If you’re ever unsure whether to approach someone whose relationship isn’t listed above, come find me for consultation – I’ll be the one hiding behind giant sunglasses pretending to inspect the melons really closely.
Today’s Extreme Profile Makeover was requested by “Alex” — if you want your profile reviewed just send Tamar your JDate profile name by clicking here.
I like your profile name — it includes your actual name without revealing too much personal information and has a catch phrase attached. No issues here. =)
You need to add a headshot for your main profile picture, not a professional or business photo, but a close-up of your smiling face with your eyes showing. Next, I would advise some rearranging of photos:
- Move the pic of you in flip flops from third to second place (the full-body shot typically goes second)
- Your current second photo can be moved to the third slot
- Delete what is now your current profile photo
The reason I don’t like your current main photo is because it’s too posed with a fake backdrop; plus it’s oddly cropped. Since you talk about family a lot, try and find a casual photo with a family member (or two or three) and add that as your last photo.
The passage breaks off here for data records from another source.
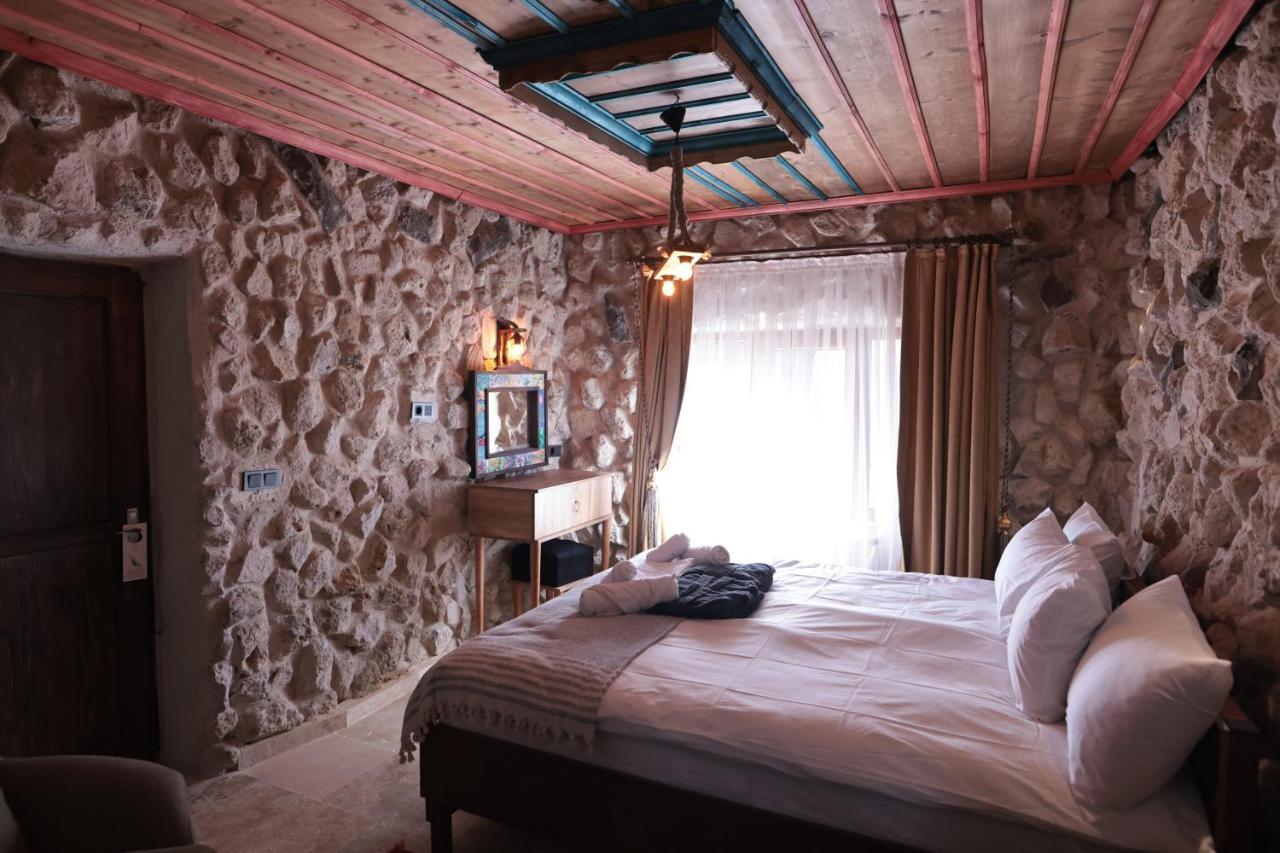 Stone Owl Otel & Restaurant أُتْشيسار المظهر الخارجي الصورة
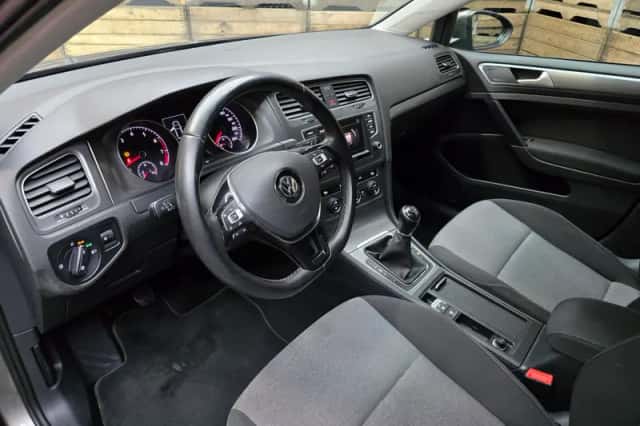Volkswagen Golf (2015) thumbnail 3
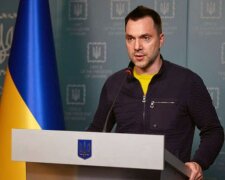 Арестович розповів, на скільки кілометрів ЗСУ наблизились до Херсона: з позицій видно міські будинки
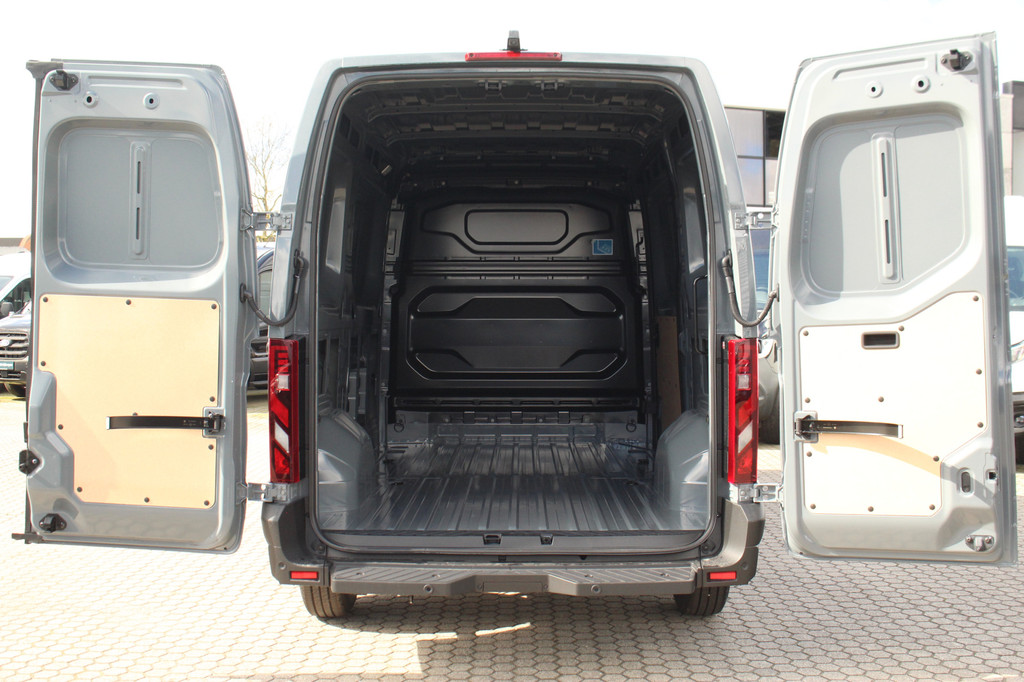 Renault Master T35 2.0dCi 150pk | L2H2 Extra | Android Navi | Camera | LED | Cruise | Lease 591,- p/m 8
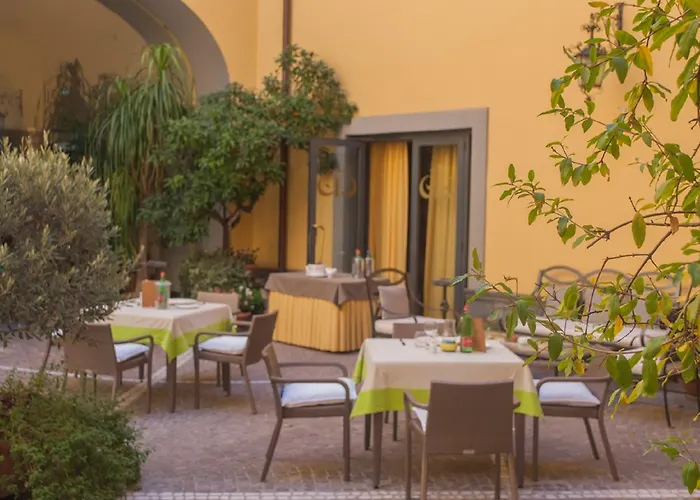 لي شيميني بزنس 4*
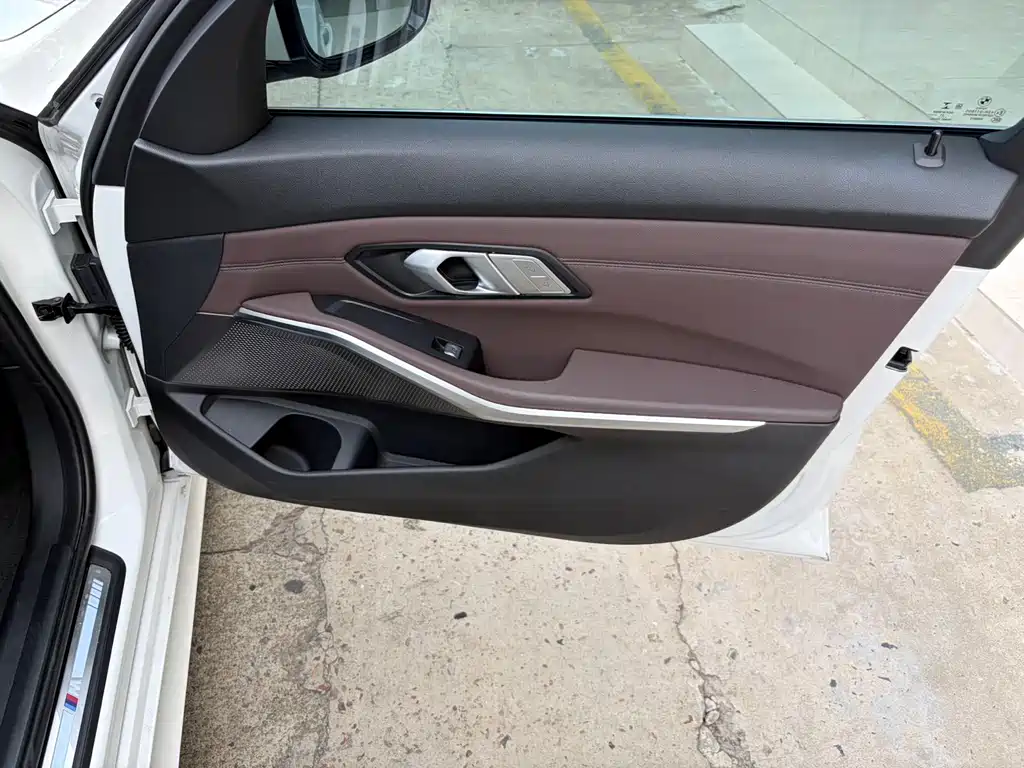 BMW 3 Series — миниатюра 19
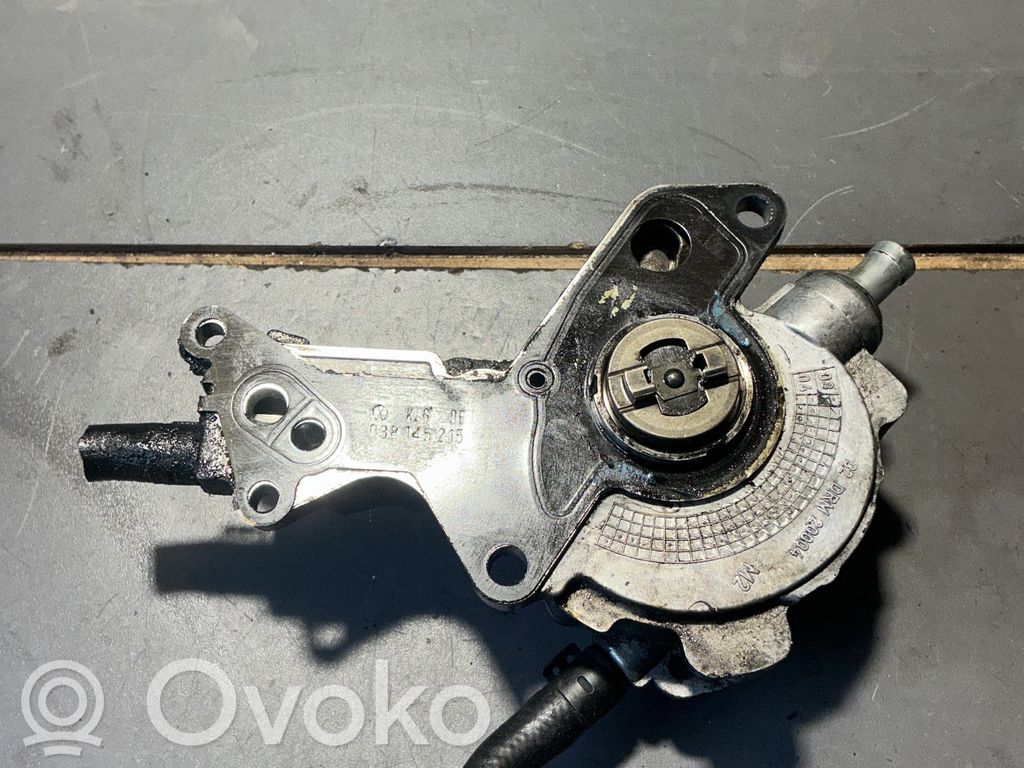 Volkswagen Golf V Vacuum pump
Make sure you add a caption to identify who is who — and try not to have any female family members around your age in the picture as that can be confusing!
In My Own Words:
I like a lot of what you have to say in your bio, but I do think it can be condensed and edited. You say a lot of the same things in different ways as different answers, and it can get redundant. I understand that you want to make sure a woman knows you’re being authentic, but at a certain point the overkill has the reverse effect. Right now your profile is coming across a bit strong with the “keywords” — something you will understand since you’re in online marketing.
Here are a few quick tips to help you pare down your profile:
- Cut any sentences that include the following words: honest/honesty, trust, respect, and any variation of the terms desire/adore/cherish/etc.
- Sometimes less is more and you will prove that you believe all of the above by your actions
- In fact, you can delete the middle two paragraphs of your “About Me” section
- And in the “My Perfect First Date” answer, you use the word simple three times: delete the third one and simply say (no pun intended): I want to do something easy
Another way to condense is to not answer all of the questions since many force you to repeat the same answer in other ways. I think you can eliminate “The Things I Could Never Live Without” and “For Fun I Like To” and “I’m Looking For” (or “My Ideal Relationship”).
Select “a couple extra pounds” for body type and delete your income.
My Ideal Match:
Delete “A Date” and “An Activity Partner” since you are looking for your wife. Adjust your age range. You are a 28-year-old man, so your ideal general age range should be 22-30.
Finally, when you’re searching, play with the preferences for location since New York City is so populated. You are in the perfect location to find someone, and I think the profile makeover will help you do just that!